■ Page
Adam Shear on Yaacov Deutsch’s Judaism in Christian Eyes
Christian thinkers have always been interested in Jews and Judaism. Some biblical exegetes in late antiquity and a handful more in the Middle Ages turned to rabbinic commentaries on the Old Testament under the assumption that these Jewish sources would help them understand the Hebraica veritas, or at least its literal sense. But these Christian exegetes concurred with theologians that the rabbis and their flock were blind to the figurative meanings of the text and thus unable or unwilling to accept the new covenant of Christ foretold in the old. The image of blind synagoga not only resonated powerfully in sculpture and painting but also reinforced a theological construction of an ossified and outdated religion, stuck in a literalist reading of the Old Testament. While some of these Christian views of Judaism were for internal purposes of exegesis or homiletics, Christian discourse on the Jews also served polemical purposes, both apologetic, to shore up Christian faith from within, and missionizing, to open Jewish eyes to the truth.
As historians like Amos Funkenstein and Jeremy Cohen have pointed out, medieval Christian exegetes, theologians, and polemicists were slow to recognize the differences between the religion of Old Testament Israel and that of contemporary Judaism which depended not only on the Hebrew Bible/Old Testament but also on the post-Temple rabbinic canon. While Christians must have observed some of the rituals and practices of their Jewish neighbors and perhaps noticed differences from biblical accounts (including New Testament accounts), the prevalence of a literary rather than an ethnographic paradigm delayed the production of scholarly literature that accurately described contemporary Judaism rather than repeating descriptions from older texts.

Excerpts from a spatial dataset:

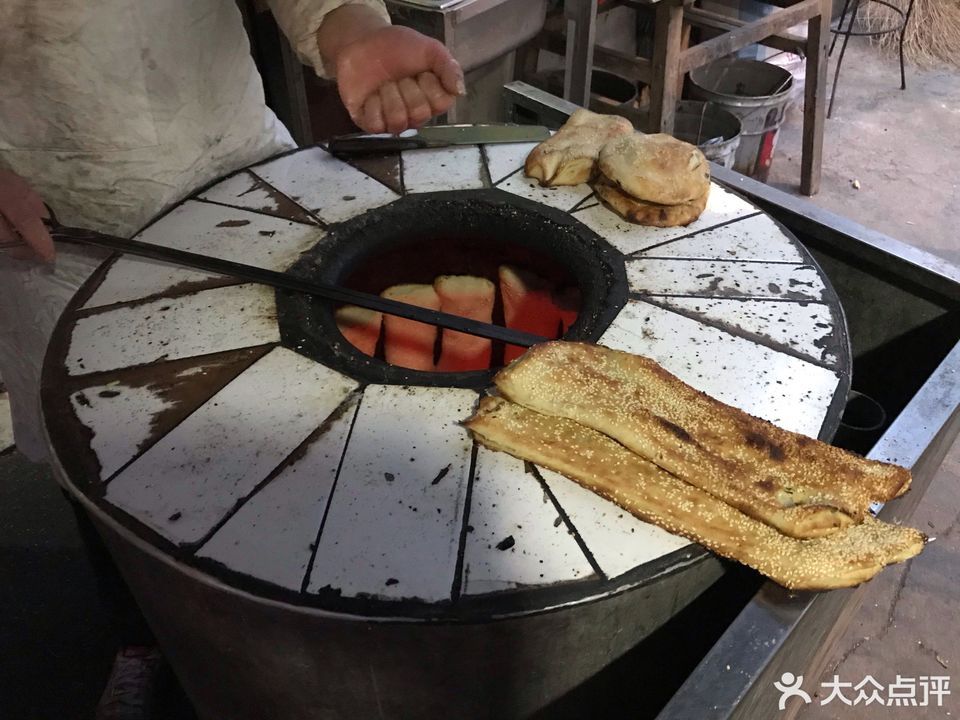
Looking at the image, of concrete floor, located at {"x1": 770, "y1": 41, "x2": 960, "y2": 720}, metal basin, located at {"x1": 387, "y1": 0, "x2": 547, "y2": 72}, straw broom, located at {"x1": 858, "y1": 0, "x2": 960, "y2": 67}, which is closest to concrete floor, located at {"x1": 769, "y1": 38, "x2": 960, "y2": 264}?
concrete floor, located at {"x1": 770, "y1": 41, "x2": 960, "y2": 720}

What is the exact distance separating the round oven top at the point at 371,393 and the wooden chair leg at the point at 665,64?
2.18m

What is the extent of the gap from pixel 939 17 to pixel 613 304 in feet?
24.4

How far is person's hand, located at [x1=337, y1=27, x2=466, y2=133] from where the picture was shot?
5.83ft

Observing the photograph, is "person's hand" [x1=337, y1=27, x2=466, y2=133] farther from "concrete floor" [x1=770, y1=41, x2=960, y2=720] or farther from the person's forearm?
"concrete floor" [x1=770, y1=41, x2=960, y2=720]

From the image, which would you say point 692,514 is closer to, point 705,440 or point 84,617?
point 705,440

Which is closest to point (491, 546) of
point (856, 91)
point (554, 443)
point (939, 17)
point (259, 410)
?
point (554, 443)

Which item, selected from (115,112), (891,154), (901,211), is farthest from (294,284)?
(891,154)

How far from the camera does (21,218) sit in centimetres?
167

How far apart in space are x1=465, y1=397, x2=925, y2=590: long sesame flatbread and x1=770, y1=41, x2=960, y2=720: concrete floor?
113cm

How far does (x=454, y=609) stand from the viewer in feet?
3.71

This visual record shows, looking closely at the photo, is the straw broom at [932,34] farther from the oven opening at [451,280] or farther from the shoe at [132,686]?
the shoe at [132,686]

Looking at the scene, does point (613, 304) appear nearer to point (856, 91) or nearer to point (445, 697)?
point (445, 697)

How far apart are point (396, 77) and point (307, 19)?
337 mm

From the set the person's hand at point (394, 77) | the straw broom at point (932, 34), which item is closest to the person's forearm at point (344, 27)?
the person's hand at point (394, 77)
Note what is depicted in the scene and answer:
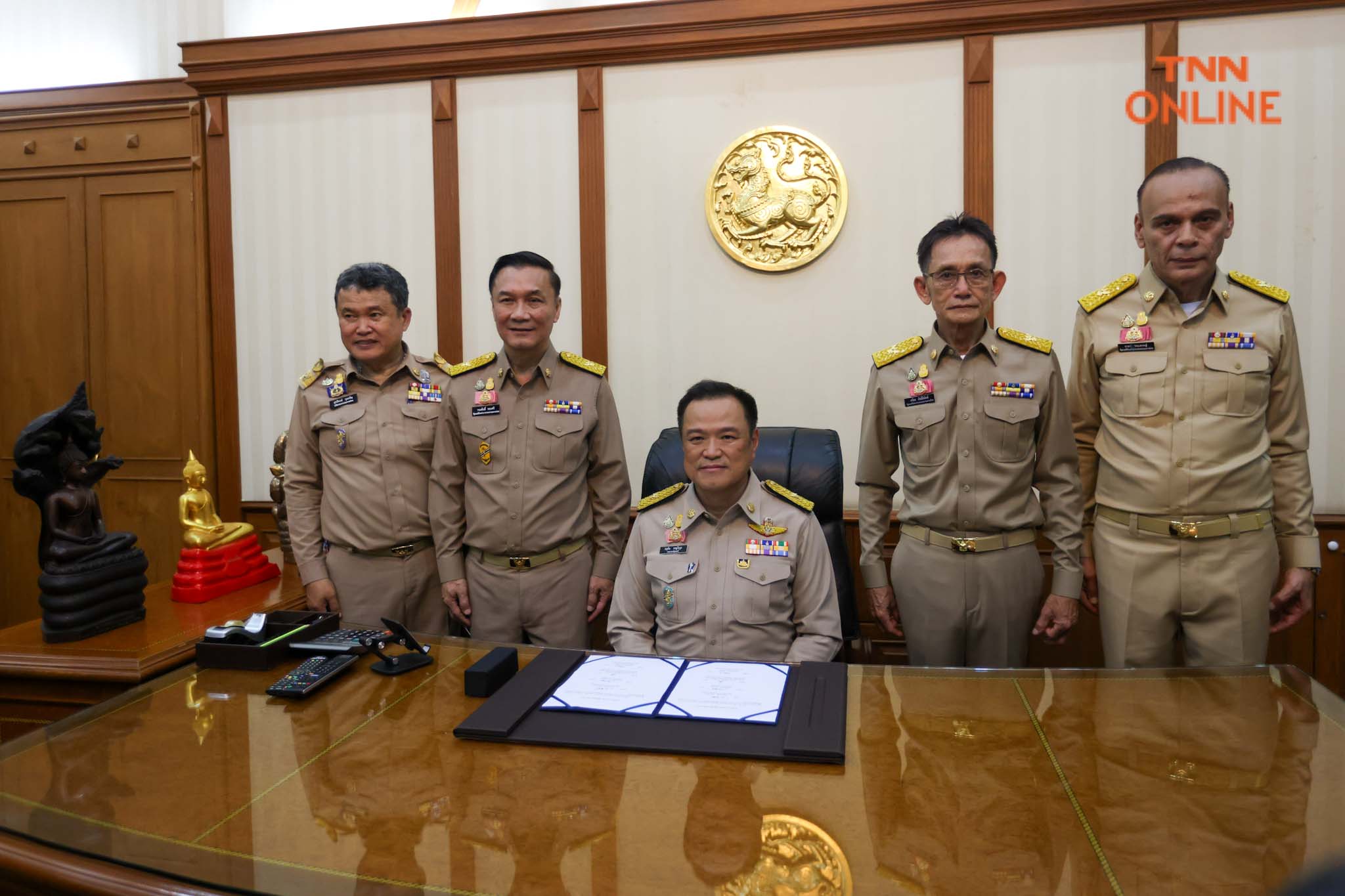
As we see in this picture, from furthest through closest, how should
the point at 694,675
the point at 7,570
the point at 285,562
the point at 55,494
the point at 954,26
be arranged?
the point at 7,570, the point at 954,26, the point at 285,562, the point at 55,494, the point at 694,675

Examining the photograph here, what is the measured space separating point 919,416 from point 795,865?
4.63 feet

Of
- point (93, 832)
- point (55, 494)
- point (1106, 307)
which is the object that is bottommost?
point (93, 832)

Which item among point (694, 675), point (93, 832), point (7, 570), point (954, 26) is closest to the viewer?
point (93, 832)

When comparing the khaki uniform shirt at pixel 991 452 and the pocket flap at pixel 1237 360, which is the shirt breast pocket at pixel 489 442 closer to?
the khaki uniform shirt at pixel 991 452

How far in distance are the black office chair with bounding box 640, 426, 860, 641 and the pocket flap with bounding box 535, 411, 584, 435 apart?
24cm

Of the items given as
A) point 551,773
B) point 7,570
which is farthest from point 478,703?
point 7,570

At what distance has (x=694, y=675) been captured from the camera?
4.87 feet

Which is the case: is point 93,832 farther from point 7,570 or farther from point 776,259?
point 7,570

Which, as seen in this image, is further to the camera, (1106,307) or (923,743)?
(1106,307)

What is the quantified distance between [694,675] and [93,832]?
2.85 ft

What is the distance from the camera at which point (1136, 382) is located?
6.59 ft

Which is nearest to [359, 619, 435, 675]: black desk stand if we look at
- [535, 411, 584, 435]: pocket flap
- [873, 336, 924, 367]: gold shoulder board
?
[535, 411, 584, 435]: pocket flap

■ Direction A
Answer these questions from the review of Judaism in Christian Eyes:
(i) What Latin term names what Christian exegetes hoped rabbinic commentaries would help them understand?
(ii) Which two historians does the review cite?
(iii) What two polemical purposes did Christian discourse on the Jews serve?
■ Direction B
According to the review, why was scholarly literature that accurately described contemporary Judaism slow to appear?
Answer using the text alone, not the data.

■ Correct answer A
(i) Hebraica veritas
(ii) Amos Funkenstein and Jeremy Cohen
(iii) Apologetic and missionizing

■ Correct answer B
A literary paradigm prevailed over an ethnographic one. Christian writers therefore repeated descriptions from older texts instead of accurately describing the Judaism of their own day.